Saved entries
--------------------
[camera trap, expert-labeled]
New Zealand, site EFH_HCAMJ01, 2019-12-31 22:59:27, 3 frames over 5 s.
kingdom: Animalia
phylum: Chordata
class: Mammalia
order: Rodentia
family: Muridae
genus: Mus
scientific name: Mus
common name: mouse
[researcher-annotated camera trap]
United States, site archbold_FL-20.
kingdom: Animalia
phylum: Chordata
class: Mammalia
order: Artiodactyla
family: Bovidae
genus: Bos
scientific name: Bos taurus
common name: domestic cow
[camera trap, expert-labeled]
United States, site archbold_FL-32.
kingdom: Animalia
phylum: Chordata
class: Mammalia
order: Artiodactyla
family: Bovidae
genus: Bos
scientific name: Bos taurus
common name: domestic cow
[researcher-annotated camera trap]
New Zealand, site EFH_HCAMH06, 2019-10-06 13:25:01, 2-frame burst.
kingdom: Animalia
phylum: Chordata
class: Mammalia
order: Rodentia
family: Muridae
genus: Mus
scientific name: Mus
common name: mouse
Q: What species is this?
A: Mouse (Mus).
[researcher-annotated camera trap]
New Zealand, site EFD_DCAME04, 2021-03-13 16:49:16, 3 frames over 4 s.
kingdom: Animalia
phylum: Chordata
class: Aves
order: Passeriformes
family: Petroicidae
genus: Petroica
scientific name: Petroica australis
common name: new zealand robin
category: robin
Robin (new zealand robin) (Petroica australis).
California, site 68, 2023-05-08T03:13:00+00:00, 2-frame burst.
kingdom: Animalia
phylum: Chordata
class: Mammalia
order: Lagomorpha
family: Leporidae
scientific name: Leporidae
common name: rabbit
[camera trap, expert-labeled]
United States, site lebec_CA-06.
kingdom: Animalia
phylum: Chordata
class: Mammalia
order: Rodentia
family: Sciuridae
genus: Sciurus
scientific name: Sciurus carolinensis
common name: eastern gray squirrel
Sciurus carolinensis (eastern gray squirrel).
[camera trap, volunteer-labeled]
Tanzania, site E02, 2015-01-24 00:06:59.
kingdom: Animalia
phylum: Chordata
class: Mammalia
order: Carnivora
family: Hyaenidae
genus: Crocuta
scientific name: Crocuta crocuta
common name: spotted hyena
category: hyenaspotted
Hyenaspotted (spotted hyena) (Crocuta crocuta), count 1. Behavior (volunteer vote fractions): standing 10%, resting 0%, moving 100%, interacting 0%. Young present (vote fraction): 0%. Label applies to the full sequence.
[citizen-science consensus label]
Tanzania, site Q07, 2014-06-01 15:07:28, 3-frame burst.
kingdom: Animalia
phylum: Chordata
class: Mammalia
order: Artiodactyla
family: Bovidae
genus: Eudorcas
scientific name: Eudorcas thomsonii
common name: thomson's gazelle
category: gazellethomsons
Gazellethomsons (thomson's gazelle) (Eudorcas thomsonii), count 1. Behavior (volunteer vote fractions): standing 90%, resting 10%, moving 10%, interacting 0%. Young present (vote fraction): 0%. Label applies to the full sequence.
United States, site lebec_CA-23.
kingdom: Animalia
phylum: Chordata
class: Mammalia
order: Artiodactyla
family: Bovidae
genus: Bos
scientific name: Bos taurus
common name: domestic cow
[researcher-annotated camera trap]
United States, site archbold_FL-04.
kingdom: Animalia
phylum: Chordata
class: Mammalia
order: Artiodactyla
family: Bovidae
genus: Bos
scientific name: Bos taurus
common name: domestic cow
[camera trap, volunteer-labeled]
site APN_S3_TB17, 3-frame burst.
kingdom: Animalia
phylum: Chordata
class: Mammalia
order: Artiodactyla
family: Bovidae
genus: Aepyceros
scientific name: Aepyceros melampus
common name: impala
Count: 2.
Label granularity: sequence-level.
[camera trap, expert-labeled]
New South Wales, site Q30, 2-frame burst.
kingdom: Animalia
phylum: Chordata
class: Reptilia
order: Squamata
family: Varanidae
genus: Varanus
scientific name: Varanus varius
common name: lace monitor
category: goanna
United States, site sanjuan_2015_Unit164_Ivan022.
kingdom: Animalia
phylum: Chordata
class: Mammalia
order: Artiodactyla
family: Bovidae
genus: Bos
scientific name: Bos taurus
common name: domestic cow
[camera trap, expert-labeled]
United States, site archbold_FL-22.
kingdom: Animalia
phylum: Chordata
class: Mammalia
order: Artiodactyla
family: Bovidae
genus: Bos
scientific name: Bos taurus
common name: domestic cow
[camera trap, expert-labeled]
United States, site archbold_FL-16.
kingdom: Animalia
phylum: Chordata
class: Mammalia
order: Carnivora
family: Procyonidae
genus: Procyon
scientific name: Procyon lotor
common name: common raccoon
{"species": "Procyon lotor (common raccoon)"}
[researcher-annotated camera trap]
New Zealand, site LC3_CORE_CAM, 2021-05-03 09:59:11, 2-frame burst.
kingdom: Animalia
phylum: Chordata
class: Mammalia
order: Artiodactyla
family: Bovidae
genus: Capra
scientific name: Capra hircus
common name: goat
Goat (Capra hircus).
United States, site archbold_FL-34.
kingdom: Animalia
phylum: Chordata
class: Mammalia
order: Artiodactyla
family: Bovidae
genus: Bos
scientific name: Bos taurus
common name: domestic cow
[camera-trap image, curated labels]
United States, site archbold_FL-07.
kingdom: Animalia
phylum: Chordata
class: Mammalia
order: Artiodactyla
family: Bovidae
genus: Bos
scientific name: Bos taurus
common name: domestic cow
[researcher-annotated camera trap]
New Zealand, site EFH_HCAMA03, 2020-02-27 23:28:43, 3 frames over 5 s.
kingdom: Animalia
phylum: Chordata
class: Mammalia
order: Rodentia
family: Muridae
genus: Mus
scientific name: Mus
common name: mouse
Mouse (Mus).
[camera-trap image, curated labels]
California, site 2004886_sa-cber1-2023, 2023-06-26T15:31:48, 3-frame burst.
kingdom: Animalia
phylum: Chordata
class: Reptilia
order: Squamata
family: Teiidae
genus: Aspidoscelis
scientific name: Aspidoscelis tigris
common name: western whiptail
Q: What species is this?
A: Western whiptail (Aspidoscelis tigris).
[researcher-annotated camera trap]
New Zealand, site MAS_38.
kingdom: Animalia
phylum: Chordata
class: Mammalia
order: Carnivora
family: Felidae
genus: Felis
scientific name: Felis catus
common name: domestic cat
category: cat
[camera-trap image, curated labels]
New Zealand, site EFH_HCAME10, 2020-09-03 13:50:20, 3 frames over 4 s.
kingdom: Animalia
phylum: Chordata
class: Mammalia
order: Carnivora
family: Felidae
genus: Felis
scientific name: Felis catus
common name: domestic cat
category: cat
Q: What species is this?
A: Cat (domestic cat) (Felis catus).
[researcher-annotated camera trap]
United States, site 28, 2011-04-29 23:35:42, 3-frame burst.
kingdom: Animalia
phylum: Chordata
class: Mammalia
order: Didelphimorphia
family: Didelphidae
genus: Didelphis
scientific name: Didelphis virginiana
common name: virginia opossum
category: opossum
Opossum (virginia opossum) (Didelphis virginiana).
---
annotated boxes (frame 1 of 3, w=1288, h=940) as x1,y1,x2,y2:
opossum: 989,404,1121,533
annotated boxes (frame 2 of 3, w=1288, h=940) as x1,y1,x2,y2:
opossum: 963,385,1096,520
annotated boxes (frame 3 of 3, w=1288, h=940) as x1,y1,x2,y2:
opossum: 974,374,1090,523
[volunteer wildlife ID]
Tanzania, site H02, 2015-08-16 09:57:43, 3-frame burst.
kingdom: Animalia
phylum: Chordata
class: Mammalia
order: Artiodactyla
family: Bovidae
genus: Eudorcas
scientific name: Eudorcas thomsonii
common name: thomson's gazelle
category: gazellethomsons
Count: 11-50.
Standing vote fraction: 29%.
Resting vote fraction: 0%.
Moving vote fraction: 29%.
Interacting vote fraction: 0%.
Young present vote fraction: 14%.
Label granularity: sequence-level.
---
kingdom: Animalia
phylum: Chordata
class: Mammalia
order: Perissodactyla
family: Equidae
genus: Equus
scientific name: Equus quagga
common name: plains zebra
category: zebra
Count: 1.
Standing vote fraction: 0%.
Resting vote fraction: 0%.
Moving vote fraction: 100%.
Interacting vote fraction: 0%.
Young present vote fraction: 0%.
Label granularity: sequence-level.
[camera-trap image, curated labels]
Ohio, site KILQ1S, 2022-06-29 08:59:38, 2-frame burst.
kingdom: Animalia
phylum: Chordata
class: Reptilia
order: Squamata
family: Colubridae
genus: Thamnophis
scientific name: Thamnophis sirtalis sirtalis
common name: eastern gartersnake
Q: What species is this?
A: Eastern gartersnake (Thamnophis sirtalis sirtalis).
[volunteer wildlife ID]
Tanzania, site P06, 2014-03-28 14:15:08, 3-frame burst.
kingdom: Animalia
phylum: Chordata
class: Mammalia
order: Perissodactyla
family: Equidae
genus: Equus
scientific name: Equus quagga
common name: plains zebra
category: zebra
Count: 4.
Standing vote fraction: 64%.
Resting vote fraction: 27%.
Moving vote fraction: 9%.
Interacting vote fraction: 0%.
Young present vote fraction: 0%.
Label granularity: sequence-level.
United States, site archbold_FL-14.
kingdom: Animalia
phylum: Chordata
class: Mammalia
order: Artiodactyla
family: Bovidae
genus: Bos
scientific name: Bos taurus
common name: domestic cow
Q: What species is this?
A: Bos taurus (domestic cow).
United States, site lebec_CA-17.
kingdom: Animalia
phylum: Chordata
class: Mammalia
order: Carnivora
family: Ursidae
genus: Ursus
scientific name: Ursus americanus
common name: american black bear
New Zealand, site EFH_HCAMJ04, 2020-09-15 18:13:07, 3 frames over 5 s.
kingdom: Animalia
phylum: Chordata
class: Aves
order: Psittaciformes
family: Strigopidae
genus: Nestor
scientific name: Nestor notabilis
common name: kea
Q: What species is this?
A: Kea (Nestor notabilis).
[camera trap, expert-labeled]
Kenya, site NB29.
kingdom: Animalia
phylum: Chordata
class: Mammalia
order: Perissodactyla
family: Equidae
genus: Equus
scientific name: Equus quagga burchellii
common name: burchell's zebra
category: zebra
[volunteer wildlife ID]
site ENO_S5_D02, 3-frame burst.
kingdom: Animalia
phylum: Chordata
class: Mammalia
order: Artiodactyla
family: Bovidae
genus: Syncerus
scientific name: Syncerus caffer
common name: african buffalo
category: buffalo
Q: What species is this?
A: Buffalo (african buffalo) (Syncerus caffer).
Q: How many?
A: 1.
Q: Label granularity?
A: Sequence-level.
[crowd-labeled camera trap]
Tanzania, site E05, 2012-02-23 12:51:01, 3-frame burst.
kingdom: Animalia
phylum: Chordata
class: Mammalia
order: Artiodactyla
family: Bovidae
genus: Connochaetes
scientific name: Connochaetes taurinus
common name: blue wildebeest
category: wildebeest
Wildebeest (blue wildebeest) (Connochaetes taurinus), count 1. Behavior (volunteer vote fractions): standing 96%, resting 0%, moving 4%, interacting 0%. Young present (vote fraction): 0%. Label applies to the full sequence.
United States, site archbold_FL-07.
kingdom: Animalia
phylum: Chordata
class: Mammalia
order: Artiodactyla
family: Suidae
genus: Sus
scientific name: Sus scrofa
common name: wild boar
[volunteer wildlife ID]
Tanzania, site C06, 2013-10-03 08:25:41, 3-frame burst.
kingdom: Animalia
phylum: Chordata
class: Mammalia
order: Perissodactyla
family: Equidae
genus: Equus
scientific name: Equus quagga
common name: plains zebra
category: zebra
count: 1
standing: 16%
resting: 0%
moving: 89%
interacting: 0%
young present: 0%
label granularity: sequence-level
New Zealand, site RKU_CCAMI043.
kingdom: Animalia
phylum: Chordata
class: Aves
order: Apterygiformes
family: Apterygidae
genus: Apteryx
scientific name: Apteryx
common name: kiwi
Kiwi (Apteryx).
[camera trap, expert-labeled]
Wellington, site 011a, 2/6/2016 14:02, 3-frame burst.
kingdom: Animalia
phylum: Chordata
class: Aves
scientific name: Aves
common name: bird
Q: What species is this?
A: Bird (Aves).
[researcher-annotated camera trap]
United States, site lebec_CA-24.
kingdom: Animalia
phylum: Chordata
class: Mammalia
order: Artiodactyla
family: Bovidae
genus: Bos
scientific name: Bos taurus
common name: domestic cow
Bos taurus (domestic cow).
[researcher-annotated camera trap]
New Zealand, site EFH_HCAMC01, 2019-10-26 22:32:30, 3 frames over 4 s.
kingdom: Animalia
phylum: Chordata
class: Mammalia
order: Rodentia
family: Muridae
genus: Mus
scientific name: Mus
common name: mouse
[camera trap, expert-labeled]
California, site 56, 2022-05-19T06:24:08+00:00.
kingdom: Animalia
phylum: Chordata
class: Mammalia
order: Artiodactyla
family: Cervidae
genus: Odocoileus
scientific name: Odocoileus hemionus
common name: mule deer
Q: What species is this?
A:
--------------------
### Directions for this task
Filter the records above for the string "Tanzania" and copy each matching line.

### Answer for this exercise
Tanzania, site E02, 2015-01-24 00:06:59.
Tanzania, site Q07, 2014-06-01 15:07:28, 3-frame burst.
Tanzania, site H02, 2015-08-16 09:57:43, 3-frame burst.
Tanzania, site P06, 2014-03-28 14:15:08, 3-frame burst.
Tanzania, site E05, 2012-02-23 12:51:01, 3-frame burst.
Tanzania, site C06, 2013-10-03 08:25:41, 3-frame burst.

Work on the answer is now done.